▶ Objective 1
State how many lines of the entries contain the string "bowler", counting case, and reply with the number alone.

Start of Text

Click to rate this post!

[Total: 0 Average: 0]

When I was just starting to build my NAS and thinking about backups, everything seemed pretty simple: there’s a work laptop with data, there’s a FreeBSD server for the NAS – just take and copy the data.

So the initial idea was to have backup script(s) on Linux hosts that would push data to the NAS with rsync, and then from the NAS another script would push data to Rclone remotes.

But…

But when I actually started doing it, a question came up:

rsync from host setevoy-work pushes data to the NAS
at the same time rsync from host setevoy-home pushes its own data

So when should rclone run to Google Drive? How do you know that all data from all hosts is already ready for copying?

And that was just the tip of the iceberg of this organizational problem.

All parts of the series on setting up a home NAS on FreeBSD:

Contents

“Requirements”: the complexity of organizing data and backups

So it turned out there are a ton of nuances here:

there’s more than one, two, or even three hosts to back up from:
- there’s a work laptop with Arch Linux
- there’s a home laptop with Arch Linux
- there’s a gaming PC that runs Windows for gaming and Arch Linux for work – because before the “blackout season” this was my main work machine
- there’s the FreeBSD NAS server itself
- a Raspberry Pi recently joined the party (see Raspberry Pi: first experience and installing Raspberry Pi OS Lite)
- and there’s also a phone with its own data like photos
each host has different types of data:
- relatively static and identical data across laptops/PC – photos, videos, documents
- frequently changing but generally the same across laptops/PC, though may differ slightly – work project data, personal scripts
- sensitive data that’s the same on all hosts – SSH keys, KeePass/1Password backups, Recovery Codes, etc.
- a home video collection 😉
- system backups – various configs from /etc, /usr/local/etc, ~/.ssh/config, various dotfiles for Openbox or KDE Plasma settings
all this data needs to be synced to several external resources (hereafter just “clouds”):
- ZFS datasets on the NAS itself
- keep copies in clouds – Google and/or Proton Drive, AWS S3 or Backblaze
and on top of all that – have backups of backups in case of accidental deletion, for which there are:
- ZFS snapshots – backups on the NAS itself
- Syncthing Trash – Syncthing backups
- rclone --backup-dir – when copying changes from the NAS to clouds, a separate directory is used to store deleted or modified data
and the whole thing also needs to be automated, so that copying from NAS to Google Drive doesn’t run at the same time as copying from hosts to NAS
- that is, just running rsync from the work laptop is fine – but how do you know when to run rclone from NAS to Google Drive?

End of Text
Start of The data

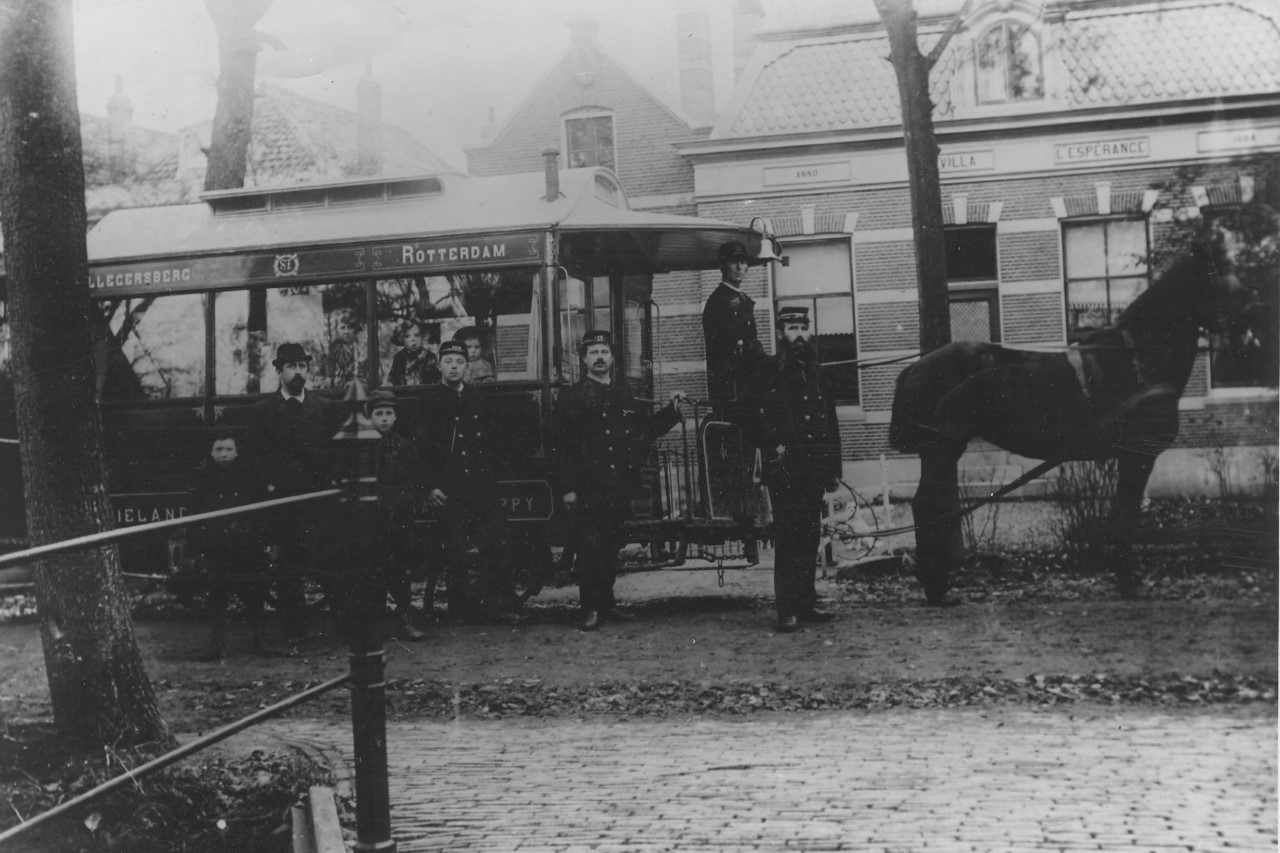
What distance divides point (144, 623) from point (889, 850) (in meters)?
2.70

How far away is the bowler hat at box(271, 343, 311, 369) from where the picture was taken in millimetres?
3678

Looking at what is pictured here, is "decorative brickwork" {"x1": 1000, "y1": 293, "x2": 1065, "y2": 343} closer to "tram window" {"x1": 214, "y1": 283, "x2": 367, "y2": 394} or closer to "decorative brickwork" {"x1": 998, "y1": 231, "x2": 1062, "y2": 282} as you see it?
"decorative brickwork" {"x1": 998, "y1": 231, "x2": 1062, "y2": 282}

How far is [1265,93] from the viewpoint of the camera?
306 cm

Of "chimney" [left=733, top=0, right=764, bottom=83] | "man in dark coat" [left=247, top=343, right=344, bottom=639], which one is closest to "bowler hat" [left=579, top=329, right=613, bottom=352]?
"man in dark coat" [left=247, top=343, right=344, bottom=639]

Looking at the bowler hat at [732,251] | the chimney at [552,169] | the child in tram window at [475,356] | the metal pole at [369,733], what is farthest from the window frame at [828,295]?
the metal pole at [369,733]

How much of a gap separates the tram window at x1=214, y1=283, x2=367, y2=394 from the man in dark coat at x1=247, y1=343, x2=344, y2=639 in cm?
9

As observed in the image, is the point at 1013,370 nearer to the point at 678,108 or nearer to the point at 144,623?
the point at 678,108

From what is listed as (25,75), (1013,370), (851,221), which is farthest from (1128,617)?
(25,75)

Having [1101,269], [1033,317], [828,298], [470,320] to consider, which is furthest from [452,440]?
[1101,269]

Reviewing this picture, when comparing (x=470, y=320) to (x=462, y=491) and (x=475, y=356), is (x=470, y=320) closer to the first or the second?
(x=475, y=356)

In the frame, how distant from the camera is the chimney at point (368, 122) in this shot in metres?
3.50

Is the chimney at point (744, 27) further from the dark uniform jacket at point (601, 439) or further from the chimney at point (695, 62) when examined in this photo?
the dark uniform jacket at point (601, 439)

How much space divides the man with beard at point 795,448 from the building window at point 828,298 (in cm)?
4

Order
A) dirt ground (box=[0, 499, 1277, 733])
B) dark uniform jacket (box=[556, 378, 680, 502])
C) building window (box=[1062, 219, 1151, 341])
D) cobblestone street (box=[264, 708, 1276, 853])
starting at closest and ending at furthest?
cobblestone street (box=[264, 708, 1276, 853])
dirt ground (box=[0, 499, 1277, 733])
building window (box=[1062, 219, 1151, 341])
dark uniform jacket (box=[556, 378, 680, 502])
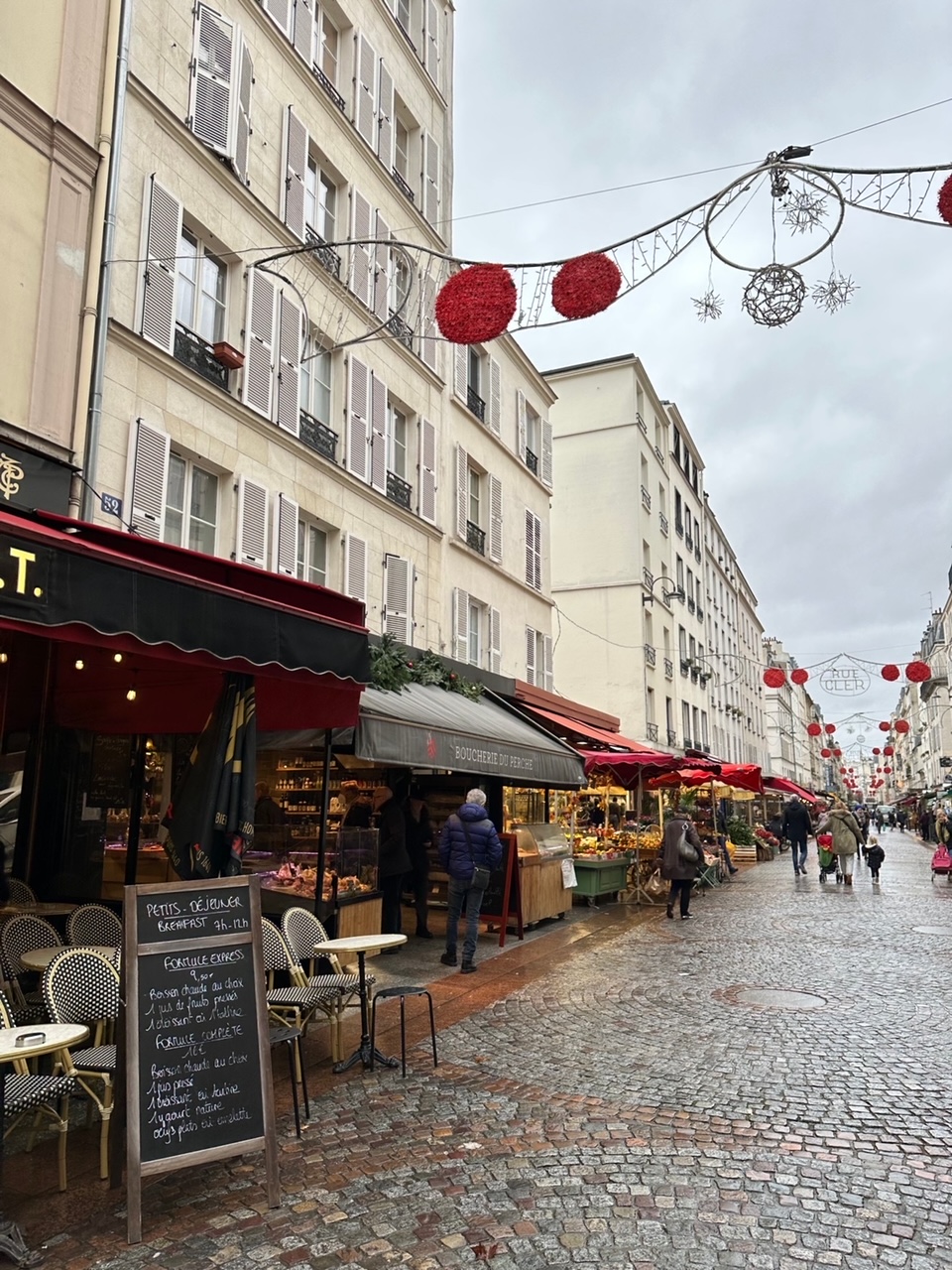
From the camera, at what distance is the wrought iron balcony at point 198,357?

End of The data

▶ Objective 2
Set down, word for word, the part of the NAS backup text between "Click to rate" and "to Rclone remotes.", inclusive.

▶ Reply 1
3

▶ Reply 2
Click to rate this post!

[Total: 0 Average: 0]

When I was just starting to build my NAS and thinking about backups, everything seemed pretty simple: there’s a work laptop with data, there’s a FreeBSD server for the NAS – just take and copy the data.

So the initial idea was to have backup script(s) on Linux hosts that would push data to the NAS with rsync, and then from the NAS another script would push data to Rclone remotes.